Exercise material:
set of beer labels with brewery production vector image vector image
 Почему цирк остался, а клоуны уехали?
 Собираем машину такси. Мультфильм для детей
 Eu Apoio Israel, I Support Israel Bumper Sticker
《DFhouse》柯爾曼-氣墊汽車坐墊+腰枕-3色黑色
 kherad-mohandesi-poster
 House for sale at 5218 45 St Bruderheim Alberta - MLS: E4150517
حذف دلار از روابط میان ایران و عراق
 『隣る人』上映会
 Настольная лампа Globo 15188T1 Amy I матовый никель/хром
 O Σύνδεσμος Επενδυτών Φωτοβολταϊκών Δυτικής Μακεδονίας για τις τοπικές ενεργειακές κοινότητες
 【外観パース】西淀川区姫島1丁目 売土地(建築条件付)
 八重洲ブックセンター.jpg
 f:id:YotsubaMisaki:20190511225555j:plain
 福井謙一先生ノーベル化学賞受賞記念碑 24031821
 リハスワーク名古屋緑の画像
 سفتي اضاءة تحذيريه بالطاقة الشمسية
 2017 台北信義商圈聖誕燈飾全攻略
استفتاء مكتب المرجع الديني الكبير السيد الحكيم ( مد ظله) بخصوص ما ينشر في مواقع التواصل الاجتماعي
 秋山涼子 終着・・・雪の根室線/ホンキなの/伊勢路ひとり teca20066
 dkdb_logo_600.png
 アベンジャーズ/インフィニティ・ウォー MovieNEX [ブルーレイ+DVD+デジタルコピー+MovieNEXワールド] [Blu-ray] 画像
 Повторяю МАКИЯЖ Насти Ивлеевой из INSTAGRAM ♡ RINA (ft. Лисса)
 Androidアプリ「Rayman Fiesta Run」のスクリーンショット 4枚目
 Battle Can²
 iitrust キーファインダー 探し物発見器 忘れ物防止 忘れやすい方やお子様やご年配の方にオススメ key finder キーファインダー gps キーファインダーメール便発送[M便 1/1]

Exercise requirements: Restate every line of the listing word for word.

Answer for this exercise:
set of beer labels with brewery production vector image vector image
 Почему цирк остался, а клоуны уехали?
 Собираем машину такси. Мультфильм для детей
 Eu Apoio Israel, I Support Israel Bumper Sticker
《DFhouse》柯爾曼-氣墊汽車坐墊+腰枕-3色黑色
 kherad-mohandesi-poster
 House for sale at 5218 45 St Bruderheim Alberta - MLS: E4150517
حذف دلار از روابط میان ایران و عراق
 『隣る人』上映会
 Настольная лампа Globo 15188T1 Amy I матовый никель/хром
 O Σύνδεσμος Επενδυτών Φωτοβολταϊκών Δυτικής Μακεδονίας για τις τοπικές ενεργειακές κοινότητες
 【外観パース】西淀川区姫島1丁目 売土地(建築条件付)
 八重洲ブックセンター.jpg
 f:id:YotsubaMisaki:20190511225555j:plain
 福井謙一先生ノーベル化学賞受賞記念碑 24031821
 リハスワーク名古屋緑の画像
 سفتي اضاءة تحذيريه بالطاقة الشمسية
 2017 台北信義商圈聖誕燈飾全攻略
استفتاء مكتب المرجع الديني الكبير السيد الحكيم ( مد ظله) بخصوص ما ينشر في مواقع التواصل الاجتماعي
 秋山涼子 終着・・・雪の根室線/ホンキなの/伊勢路ひとり teca20066
 dkdb_logo_600.png
 アベンジャーズ/インフィニティ・ウォー MovieNEX [ブルーレイ+DVD+デジタルコピー+MovieNEXワールド] [Blu-ray] 画像
 Повторяю МАКИЯЖ Насти Ивлеевой из INSTAGRAM ♡ RINA (ft. Лисса)
 Androidアプリ「Rayman Fiesta Run」のスクリーンショット 4枚目
 Battle Can²
 iitrust キーファインダー 探し物発見器 忘れ物防止 忘れやすい方やお子様やご年配の方にオススメ key finder キーファインダー gps キーファインダーメール便発送[M便 1/1]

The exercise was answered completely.